И она вся зарделась и, чтобы не то объяснить, не то попытаться скрыть неловкость, добавила:

— Я не знаю, как вы на каторге могли вытерпеть!.. Ну, ссылка еще так-сяк. Все-таки ходили вы на свободе, и если бы вам побольше присылали денег…

— Да, вот в Ялани, помню, — желая ее выручить, перебил Даутов, — ссыльные устроились не так и плохо: даже открытки цветные у всех были приколоты булавками по стенам… Книги у них были, газеты… Косить у чалдонов им не приходилось…

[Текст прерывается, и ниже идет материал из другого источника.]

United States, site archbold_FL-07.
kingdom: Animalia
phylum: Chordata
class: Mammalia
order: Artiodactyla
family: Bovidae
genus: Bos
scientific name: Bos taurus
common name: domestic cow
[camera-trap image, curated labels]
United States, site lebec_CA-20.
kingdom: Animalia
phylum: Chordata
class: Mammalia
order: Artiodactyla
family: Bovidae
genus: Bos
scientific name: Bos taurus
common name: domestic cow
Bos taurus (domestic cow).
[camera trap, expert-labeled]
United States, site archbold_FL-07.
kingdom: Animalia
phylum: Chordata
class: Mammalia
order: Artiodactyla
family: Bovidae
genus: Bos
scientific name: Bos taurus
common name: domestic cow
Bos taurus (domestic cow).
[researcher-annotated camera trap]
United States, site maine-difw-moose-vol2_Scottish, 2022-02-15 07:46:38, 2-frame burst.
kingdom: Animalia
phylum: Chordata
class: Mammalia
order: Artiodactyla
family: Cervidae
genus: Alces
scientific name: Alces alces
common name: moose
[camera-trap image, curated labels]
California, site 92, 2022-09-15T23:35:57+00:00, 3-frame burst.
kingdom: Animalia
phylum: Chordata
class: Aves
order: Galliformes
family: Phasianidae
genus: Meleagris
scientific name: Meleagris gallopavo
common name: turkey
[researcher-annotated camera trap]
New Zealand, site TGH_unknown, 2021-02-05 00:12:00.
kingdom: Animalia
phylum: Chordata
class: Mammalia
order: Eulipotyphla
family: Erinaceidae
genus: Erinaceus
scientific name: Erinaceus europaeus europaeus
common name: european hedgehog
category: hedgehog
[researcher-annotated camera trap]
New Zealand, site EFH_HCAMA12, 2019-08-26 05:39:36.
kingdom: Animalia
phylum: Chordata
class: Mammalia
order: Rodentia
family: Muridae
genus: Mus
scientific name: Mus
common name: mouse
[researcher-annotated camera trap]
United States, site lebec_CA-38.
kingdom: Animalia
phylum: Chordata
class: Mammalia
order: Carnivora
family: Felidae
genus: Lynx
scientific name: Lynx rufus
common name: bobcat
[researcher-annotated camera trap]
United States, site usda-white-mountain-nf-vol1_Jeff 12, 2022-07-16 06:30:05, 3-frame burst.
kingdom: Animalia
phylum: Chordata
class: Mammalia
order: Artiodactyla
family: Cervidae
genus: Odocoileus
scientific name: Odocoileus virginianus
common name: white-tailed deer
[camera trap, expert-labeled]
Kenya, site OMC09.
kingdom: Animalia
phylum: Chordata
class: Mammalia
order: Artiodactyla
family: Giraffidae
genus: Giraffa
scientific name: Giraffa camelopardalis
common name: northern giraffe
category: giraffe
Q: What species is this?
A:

— Вот видите!.. А каторга — это уж я не знаю… Я бы, кажется, голову там себе о каменные стены разбила или с ума бы сошла!

— Привыкли бы! Человек ко всему привыкает. Но, конечно, было почти невыносимо гнусно.

— И вы, отлично зная, какому подвергаетесь риску, все-таки вели свою пропаганду после ссылки!

— А как — же иначе?

— Я бы, если уж удалось бы мне бежать из ссылки, сидела себе где-нибудь в самой глухой глуши, и чтобы никто меня не видел!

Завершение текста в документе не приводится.